Dom Emrys, frail and almost transparent in his white robes, pale albino eyes ghostlike in his ageless face, laid a hand gently on Tavis’s right shoulder, ignoring the quick flinch, tightly controlled.
“Nay, son, you have always been a good pupil. But sometimes the pupil surpasses the master, and that is what we would like to know. Even if there is nothing further we may do for you, you may, perhaps, help us by letting us see how we have taught you so successfully.”
“We understand your defensiveness,” Queron interjected quickly, from the other side of the bed, “but your loss must be faced, eventually. Is it not better to begin facing it among those who will understand what it has cost you? And you can learn to compensate, you know.”

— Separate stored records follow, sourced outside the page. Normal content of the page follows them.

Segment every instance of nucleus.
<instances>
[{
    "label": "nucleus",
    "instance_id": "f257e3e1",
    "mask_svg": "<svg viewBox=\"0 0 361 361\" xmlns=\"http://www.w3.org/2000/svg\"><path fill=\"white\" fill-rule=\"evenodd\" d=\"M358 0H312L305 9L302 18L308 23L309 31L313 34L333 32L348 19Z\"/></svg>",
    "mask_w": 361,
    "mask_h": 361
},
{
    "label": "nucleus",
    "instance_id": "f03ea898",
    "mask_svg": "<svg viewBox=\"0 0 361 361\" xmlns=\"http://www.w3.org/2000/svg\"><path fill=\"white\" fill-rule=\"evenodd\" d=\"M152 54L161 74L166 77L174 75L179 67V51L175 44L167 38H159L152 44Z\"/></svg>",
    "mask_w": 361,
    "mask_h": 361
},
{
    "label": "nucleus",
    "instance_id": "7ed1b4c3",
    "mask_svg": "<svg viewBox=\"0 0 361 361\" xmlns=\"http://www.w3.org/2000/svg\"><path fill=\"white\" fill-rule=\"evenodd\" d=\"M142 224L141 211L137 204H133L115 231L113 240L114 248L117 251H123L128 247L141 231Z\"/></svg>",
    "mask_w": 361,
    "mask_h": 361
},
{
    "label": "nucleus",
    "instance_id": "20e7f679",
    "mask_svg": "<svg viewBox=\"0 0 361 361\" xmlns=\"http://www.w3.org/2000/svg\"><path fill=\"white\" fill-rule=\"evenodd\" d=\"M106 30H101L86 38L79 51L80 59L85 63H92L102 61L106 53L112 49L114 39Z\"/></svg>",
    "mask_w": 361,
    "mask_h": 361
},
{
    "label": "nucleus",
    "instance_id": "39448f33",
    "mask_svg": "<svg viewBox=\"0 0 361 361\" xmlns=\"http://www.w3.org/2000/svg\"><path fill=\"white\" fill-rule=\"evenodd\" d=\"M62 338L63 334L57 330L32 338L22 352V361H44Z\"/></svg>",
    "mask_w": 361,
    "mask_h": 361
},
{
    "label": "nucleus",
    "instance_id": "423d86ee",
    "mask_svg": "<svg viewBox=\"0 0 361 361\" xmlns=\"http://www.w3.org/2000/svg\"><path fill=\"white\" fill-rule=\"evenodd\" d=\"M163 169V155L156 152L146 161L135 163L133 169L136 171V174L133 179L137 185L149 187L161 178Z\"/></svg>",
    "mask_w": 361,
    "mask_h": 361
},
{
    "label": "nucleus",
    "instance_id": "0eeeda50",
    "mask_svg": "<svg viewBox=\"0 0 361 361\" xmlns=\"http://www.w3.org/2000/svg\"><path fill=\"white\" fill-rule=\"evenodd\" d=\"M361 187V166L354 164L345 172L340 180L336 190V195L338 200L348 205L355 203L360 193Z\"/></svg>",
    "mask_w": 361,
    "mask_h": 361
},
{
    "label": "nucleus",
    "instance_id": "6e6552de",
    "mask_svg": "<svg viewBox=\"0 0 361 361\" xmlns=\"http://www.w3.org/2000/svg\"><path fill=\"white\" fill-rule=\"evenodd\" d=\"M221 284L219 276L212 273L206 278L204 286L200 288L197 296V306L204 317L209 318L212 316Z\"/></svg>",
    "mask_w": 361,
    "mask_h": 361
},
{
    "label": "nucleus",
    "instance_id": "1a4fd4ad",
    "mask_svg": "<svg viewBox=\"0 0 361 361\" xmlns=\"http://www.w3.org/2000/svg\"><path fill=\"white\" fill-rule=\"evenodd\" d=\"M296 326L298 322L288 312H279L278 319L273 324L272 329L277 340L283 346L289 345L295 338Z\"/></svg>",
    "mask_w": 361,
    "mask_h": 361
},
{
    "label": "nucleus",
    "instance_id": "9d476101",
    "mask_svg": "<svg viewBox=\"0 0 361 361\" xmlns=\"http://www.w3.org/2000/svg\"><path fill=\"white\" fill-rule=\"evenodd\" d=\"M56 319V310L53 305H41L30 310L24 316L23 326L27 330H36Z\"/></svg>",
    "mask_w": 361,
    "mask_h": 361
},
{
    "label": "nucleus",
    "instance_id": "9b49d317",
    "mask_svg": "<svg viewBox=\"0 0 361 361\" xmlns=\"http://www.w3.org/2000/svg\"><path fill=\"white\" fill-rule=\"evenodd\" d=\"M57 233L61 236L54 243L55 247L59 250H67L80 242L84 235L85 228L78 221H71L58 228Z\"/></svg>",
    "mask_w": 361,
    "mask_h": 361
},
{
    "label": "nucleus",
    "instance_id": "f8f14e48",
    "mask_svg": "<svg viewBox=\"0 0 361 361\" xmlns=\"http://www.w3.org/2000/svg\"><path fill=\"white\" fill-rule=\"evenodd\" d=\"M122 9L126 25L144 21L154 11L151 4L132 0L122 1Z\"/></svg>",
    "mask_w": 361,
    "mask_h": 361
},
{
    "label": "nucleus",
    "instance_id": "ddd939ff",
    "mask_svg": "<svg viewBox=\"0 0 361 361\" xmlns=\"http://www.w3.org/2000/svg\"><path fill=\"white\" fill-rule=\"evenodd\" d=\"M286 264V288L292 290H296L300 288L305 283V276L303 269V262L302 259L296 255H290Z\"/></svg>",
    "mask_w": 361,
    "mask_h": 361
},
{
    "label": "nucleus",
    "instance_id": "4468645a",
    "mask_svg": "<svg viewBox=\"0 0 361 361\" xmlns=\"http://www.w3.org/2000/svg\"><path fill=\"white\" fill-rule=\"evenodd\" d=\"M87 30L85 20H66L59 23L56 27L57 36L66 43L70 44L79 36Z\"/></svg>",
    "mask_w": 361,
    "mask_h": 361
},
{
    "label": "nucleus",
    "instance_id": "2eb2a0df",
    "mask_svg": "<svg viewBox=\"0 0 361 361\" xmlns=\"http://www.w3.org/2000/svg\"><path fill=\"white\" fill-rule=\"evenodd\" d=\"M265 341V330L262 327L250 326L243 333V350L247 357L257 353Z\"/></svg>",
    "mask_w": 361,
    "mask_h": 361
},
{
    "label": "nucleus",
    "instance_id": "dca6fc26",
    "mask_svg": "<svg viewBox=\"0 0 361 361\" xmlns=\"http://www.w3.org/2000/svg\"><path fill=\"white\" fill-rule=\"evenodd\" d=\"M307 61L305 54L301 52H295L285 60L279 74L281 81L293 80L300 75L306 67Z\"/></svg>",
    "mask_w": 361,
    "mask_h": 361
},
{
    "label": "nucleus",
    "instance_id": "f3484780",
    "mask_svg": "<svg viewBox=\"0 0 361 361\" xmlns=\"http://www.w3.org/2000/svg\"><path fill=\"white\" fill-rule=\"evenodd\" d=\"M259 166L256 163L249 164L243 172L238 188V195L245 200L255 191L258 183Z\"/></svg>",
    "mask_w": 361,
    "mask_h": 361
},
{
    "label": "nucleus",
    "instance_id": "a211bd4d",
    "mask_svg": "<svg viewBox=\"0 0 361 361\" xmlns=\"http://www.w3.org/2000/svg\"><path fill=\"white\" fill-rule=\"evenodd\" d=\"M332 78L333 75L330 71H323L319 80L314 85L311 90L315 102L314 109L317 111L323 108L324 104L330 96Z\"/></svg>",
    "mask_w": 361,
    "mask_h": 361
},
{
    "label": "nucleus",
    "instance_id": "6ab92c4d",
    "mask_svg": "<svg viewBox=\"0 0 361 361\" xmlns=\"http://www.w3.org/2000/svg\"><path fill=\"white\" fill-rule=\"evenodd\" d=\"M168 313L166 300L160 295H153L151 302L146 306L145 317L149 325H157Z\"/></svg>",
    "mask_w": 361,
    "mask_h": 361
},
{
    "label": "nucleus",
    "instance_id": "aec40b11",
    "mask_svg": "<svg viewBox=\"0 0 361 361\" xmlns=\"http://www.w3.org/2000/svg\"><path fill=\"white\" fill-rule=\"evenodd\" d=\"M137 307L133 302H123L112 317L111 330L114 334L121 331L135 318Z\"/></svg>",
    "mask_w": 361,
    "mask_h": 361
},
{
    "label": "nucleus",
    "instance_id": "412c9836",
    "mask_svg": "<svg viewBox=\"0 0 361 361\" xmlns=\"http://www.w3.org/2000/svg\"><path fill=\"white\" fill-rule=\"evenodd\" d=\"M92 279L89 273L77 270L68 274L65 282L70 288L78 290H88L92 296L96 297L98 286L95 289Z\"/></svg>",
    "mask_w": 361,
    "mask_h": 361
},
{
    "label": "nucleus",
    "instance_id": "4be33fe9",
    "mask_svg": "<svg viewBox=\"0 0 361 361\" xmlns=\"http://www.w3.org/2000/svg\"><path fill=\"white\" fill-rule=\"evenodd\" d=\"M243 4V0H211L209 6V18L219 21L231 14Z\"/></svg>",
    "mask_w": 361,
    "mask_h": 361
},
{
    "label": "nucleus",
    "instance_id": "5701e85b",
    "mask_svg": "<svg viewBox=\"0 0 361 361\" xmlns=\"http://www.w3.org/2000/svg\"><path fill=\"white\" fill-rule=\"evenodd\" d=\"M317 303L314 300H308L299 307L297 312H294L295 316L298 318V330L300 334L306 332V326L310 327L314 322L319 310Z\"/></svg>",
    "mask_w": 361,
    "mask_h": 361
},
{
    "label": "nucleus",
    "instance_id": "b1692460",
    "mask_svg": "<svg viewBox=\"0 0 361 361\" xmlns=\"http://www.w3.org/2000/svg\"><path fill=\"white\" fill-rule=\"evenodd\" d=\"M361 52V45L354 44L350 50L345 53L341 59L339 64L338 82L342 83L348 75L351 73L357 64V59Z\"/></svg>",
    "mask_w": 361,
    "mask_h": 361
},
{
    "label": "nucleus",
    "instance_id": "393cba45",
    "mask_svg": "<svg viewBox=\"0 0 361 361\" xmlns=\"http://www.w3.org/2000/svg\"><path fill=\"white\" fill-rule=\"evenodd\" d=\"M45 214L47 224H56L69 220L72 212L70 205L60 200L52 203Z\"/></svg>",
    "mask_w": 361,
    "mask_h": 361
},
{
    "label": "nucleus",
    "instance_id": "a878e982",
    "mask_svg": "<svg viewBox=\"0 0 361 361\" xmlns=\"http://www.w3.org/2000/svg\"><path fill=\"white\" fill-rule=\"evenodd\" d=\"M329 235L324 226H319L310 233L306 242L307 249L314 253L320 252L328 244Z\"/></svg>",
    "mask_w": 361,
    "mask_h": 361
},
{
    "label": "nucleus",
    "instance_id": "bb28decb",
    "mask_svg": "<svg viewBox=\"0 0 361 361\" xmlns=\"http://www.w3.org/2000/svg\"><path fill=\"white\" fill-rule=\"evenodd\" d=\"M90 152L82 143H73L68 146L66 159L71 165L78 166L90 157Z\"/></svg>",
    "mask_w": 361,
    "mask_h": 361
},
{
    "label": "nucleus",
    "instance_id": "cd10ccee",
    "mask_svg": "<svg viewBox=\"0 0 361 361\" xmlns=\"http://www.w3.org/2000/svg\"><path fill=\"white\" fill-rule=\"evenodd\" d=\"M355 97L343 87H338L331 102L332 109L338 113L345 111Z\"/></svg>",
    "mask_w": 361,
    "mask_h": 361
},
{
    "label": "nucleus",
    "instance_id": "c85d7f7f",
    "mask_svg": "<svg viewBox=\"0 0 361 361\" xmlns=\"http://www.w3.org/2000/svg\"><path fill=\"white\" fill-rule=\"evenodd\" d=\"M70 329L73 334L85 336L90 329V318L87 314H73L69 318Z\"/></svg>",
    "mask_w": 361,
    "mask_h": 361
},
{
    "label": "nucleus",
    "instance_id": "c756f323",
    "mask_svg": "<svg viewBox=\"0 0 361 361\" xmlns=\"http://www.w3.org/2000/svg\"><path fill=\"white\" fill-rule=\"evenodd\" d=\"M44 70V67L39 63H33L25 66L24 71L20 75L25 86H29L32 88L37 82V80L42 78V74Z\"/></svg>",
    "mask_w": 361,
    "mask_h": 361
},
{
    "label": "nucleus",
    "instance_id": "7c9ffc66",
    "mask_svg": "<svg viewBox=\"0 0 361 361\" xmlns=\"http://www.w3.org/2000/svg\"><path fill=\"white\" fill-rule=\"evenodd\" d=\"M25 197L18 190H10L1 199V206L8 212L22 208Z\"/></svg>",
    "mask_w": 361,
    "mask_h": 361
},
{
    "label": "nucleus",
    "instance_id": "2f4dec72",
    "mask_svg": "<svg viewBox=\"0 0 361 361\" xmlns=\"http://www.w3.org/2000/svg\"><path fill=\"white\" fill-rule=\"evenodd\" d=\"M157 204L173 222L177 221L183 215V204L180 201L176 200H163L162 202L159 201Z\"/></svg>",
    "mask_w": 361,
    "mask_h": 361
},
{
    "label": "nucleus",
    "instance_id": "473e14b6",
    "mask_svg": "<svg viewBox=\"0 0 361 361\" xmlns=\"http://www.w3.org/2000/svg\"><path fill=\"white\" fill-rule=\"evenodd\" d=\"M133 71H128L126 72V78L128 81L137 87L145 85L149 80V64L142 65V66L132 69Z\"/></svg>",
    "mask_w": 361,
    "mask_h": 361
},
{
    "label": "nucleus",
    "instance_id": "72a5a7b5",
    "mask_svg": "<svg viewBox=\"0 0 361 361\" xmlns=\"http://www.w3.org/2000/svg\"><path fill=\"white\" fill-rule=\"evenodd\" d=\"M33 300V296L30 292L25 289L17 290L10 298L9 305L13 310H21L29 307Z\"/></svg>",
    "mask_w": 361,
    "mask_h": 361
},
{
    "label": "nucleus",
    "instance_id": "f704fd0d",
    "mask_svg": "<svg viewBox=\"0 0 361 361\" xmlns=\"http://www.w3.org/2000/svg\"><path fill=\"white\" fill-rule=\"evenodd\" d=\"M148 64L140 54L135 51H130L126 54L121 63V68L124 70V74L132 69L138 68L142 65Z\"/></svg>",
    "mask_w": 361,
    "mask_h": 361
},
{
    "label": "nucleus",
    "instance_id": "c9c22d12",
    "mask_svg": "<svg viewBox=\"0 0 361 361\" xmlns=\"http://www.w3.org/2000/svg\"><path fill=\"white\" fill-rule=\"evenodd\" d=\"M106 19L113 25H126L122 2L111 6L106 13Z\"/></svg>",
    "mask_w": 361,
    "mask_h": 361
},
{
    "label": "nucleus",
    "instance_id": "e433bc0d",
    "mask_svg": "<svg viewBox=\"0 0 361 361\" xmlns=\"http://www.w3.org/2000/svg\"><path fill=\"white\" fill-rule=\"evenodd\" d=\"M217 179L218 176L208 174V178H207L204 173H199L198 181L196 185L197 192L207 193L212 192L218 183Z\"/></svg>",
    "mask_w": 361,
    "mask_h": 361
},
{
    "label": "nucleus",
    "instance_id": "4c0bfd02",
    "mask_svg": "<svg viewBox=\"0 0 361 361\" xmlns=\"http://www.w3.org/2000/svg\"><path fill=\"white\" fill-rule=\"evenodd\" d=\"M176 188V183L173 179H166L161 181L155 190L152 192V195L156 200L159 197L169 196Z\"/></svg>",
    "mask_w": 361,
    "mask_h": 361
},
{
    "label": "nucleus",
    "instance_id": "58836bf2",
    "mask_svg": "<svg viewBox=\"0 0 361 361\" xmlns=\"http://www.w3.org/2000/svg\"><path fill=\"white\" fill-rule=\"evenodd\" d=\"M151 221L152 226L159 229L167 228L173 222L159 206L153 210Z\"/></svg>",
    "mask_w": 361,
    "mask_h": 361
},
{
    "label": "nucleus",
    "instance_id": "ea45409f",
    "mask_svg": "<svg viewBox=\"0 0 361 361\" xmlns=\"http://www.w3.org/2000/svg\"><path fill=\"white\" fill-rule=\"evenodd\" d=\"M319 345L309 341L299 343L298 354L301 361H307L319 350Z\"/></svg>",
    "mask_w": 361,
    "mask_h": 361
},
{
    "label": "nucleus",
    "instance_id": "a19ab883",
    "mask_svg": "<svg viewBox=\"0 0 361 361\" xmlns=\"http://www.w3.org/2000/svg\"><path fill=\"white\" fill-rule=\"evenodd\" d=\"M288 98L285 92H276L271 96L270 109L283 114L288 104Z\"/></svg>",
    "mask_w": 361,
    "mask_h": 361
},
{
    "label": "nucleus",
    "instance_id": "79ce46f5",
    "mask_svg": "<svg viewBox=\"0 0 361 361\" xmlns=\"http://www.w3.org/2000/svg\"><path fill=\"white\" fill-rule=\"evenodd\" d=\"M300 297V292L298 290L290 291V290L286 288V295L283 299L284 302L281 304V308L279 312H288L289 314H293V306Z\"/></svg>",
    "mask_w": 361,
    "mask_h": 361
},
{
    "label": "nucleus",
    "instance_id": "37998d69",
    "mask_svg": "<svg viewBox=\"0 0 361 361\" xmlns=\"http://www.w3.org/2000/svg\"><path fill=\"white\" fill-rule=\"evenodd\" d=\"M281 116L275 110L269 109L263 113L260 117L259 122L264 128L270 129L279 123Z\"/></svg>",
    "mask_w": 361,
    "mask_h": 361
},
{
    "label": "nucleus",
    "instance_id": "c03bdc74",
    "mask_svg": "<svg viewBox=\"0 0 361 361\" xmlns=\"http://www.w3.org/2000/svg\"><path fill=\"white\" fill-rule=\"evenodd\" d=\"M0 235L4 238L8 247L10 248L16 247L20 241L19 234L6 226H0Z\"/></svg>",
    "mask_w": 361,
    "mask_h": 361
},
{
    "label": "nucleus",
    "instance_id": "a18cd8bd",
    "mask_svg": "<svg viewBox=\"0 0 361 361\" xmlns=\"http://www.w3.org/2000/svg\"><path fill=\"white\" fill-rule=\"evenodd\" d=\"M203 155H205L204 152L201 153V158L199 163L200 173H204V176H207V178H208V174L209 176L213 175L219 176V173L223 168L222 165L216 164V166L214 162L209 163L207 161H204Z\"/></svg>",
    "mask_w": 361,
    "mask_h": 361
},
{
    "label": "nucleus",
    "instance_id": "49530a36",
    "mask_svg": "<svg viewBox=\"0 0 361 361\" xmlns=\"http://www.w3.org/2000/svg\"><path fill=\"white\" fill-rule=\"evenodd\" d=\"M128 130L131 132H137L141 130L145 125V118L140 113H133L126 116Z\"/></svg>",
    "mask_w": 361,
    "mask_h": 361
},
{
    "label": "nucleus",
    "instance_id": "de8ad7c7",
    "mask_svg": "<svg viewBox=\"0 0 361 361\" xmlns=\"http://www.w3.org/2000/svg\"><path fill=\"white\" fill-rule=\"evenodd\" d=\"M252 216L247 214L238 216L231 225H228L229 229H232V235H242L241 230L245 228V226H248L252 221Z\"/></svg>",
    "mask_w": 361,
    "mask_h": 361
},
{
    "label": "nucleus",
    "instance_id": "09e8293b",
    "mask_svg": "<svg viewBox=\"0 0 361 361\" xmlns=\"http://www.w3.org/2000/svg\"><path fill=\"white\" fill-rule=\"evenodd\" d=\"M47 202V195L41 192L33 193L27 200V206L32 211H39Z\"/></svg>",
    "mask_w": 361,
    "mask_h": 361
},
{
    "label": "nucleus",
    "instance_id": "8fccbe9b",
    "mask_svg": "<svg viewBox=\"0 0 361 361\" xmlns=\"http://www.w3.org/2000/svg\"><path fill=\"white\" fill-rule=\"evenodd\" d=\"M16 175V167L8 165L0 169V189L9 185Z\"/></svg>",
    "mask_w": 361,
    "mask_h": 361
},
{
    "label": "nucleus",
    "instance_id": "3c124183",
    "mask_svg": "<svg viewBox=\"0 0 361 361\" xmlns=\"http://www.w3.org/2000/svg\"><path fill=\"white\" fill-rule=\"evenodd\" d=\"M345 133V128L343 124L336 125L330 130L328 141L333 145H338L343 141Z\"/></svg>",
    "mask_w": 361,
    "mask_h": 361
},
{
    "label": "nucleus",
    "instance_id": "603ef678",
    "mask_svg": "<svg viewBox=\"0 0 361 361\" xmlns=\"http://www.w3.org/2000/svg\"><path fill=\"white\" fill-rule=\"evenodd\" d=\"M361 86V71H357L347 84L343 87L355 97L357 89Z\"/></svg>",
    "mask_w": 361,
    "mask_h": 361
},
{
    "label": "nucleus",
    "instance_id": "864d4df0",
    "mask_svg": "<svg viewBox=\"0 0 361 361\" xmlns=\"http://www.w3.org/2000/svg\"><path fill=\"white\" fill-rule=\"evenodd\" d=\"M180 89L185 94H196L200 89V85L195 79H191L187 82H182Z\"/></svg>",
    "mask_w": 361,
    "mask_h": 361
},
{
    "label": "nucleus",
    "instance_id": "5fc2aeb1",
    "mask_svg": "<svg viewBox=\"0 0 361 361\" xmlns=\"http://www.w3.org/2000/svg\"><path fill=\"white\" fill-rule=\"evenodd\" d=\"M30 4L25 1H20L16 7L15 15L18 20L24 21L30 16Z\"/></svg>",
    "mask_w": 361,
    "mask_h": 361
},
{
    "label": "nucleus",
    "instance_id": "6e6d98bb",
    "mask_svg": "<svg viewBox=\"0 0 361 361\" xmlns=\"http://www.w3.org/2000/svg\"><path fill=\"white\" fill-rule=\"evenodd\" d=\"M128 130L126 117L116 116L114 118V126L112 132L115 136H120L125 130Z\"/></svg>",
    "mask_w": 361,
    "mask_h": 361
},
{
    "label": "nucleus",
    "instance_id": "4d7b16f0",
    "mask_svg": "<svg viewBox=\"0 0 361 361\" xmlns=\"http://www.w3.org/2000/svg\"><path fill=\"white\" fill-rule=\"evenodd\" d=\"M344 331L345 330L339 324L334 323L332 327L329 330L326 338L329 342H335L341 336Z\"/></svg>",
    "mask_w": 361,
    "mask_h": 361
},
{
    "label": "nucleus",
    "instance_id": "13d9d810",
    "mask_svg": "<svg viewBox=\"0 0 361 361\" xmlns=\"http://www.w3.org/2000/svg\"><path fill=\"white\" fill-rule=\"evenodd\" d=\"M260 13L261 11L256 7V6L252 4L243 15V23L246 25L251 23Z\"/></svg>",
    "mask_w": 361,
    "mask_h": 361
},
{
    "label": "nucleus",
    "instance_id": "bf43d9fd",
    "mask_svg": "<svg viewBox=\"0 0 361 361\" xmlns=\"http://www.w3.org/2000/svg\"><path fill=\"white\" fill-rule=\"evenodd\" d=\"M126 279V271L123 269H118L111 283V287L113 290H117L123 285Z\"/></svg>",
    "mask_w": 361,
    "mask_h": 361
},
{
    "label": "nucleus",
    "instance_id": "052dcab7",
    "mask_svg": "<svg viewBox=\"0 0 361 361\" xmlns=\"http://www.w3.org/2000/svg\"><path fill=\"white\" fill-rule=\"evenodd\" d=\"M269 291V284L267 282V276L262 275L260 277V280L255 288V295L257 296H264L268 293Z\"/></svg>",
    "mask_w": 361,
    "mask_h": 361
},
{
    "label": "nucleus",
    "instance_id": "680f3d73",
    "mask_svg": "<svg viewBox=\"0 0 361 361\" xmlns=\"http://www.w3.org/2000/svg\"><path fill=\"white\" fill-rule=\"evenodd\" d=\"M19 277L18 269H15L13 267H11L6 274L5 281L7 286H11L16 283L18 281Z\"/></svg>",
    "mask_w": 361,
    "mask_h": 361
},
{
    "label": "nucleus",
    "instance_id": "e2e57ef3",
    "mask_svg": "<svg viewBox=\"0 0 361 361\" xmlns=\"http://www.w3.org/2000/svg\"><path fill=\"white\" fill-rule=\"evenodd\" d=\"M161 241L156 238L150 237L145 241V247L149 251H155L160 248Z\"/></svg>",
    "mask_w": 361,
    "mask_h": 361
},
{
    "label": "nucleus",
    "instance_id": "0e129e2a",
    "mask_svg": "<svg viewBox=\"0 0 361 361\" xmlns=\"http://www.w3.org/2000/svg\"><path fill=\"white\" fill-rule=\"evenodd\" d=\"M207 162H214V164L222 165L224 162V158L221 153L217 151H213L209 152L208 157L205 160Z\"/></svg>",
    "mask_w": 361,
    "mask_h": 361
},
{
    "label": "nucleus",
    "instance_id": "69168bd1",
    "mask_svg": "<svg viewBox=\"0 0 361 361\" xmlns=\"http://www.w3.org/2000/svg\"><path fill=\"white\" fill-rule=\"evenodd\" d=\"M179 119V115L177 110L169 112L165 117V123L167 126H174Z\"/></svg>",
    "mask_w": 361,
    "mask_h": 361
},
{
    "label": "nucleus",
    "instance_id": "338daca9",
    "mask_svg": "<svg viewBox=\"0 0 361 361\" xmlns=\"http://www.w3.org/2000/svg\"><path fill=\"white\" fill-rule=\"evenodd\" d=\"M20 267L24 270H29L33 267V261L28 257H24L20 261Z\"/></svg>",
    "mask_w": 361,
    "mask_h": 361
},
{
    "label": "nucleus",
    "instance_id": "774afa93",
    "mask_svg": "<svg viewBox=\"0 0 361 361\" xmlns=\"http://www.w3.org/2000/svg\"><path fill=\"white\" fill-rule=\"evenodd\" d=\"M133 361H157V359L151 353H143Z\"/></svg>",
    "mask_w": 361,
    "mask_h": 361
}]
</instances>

Angrily, though he tried to control it, Tavis lay back on his pillows and stared at the ceiling, tight-lipped and tense. The others waited. After a few minutes, Tavis sighed and slowly withdrew his left arm from underneath the blanket. A pale silk cloth was wrapped loosely around the stump, but he did not protest as Emrys reached gently across and withdrew it. The skin under the silk was smooth and white, like a baby’s skin, with hardly a scar to show where the repairs had been made. The wrist now terminated in a smooth knob of flesh.
“Amazing!” Queron breathed. “If I had not seen it, I would not believe it.”
With a nod, Emrys poised his hand above the wrist.
“May I read it, Tavis? I will be gentle.”